One spring day, Jacob finds a Union soldier in his family's barn. The Civil War was fought long, long ago, but the soldier has come back, just as the Spring Rider—a long, thin man with a stovepipe hat on a too-small horse—does every year. The soldier has come to fight the war again, and with his bugle he calls the spirits of soldiers, Union and Confederate, to the battle. Jacob wants to be a part of the battle too, and with the dashing, heroic Confederate Colonel Ashby he rides the countryside, reliving the excitement and danger of the Civil War. Gray, Jacob's sister, is sixteen and pretty. She waits for the man who will fall in love with her, but first she meets the Spring Rider—a wise, sad Abraham Lincoln, who has come to stop the fighting once and for all. He is searching for Hannibal, the soldier with the bugle—the soldier who has the power to call "good night" to the battle. But Hannibal meets Gray, and the Spring Rider's plan to put the war to rest becomes complicated by Hannibal's love for Gray. The living, though, cannot share life with the dead, and they all know that a choice must be made. The yearnings for love, for peace, and for victory are made real as their symbols slip in and out of the shadows of the Virginia countryside, in John Lawson's hauntingly beautiful book.
Can a reader enjoy the writing without liking the book? I understand the premise of the book and the history it depicts, but I could not get a handle on the story. The live characters--Gray and Jacob--were hard to imagine. Everything seemed just outside of grasp. If I want to be caught in a dream then I want to be asleep.

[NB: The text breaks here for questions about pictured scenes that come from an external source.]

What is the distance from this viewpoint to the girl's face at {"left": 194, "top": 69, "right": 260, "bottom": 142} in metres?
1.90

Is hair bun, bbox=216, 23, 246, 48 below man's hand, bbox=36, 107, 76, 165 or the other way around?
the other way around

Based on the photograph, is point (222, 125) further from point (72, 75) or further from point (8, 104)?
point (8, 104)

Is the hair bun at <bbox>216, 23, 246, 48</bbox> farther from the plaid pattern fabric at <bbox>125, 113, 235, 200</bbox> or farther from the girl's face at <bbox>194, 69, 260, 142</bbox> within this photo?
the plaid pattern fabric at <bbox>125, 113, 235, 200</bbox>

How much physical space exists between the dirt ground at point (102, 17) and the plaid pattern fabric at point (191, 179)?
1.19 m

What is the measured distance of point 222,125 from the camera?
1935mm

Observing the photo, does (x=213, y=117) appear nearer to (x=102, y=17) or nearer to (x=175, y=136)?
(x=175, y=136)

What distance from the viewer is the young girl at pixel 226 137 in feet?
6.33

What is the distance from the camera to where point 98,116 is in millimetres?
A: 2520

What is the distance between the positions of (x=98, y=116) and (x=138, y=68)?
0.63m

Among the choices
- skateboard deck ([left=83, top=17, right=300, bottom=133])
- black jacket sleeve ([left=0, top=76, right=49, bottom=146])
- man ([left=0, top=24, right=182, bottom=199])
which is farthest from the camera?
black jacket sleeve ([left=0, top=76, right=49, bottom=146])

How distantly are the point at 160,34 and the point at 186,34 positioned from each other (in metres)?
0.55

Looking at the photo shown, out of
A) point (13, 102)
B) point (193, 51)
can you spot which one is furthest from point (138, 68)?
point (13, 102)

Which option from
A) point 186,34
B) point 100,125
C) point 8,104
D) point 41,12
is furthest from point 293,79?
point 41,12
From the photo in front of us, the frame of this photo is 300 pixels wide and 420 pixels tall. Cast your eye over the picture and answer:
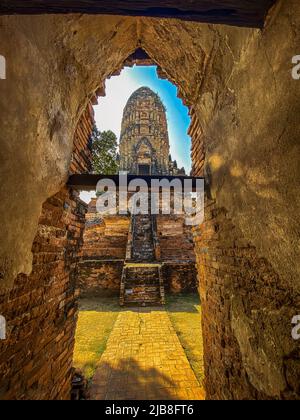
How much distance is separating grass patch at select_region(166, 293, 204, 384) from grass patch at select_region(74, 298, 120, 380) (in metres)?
1.99

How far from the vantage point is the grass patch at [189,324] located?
4.63 m

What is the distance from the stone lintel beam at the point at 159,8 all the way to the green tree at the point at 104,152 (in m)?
11.3

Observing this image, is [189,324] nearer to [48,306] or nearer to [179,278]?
[179,278]

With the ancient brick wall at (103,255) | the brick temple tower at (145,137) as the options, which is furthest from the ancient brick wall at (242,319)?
the brick temple tower at (145,137)

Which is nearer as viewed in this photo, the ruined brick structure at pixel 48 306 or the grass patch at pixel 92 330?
the ruined brick structure at pixel 48 306

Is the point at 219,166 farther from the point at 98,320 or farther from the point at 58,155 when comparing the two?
the point at 98,320

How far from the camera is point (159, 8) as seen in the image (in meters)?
1.31

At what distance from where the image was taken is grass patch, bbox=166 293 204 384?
15.2 feet

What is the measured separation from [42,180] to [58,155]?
490 millimetres

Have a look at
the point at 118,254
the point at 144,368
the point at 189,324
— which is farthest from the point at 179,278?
the point at 144,368

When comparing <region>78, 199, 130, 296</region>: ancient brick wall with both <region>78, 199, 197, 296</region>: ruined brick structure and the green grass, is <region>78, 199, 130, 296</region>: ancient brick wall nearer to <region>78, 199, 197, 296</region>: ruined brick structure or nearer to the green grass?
<region>78, 199, 197, 296</region>: ruined brick structure

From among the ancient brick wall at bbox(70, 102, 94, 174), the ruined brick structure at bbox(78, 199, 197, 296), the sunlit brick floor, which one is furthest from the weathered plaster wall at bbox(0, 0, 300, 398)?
the ruined brick structure at bbox(78, 199, 197, 296)

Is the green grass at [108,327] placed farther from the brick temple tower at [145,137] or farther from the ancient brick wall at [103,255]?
the brick temple tower at [145,137]
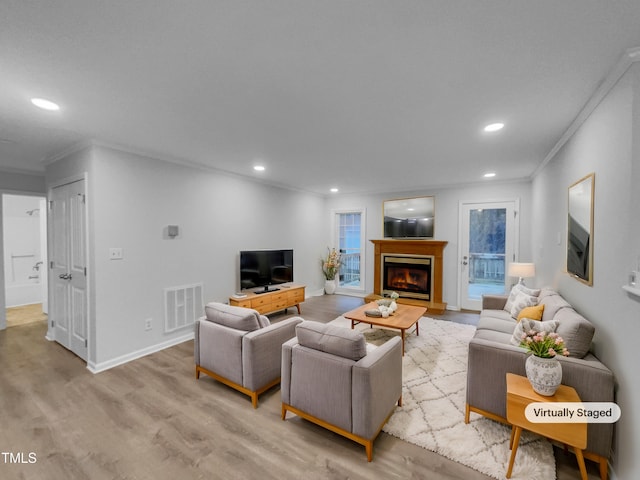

Poetic and sad, like You Better Come Home with Me, but with several disturbingly casual racist comments. This book was written at or near the height of the Vietnam War, the second-most bitter and divisive war in American history. Why would it have lines about how killing "Chinamen" and Indians feels no different from killing flies, and not have the twelve-year-old boy learn differently? Chilling.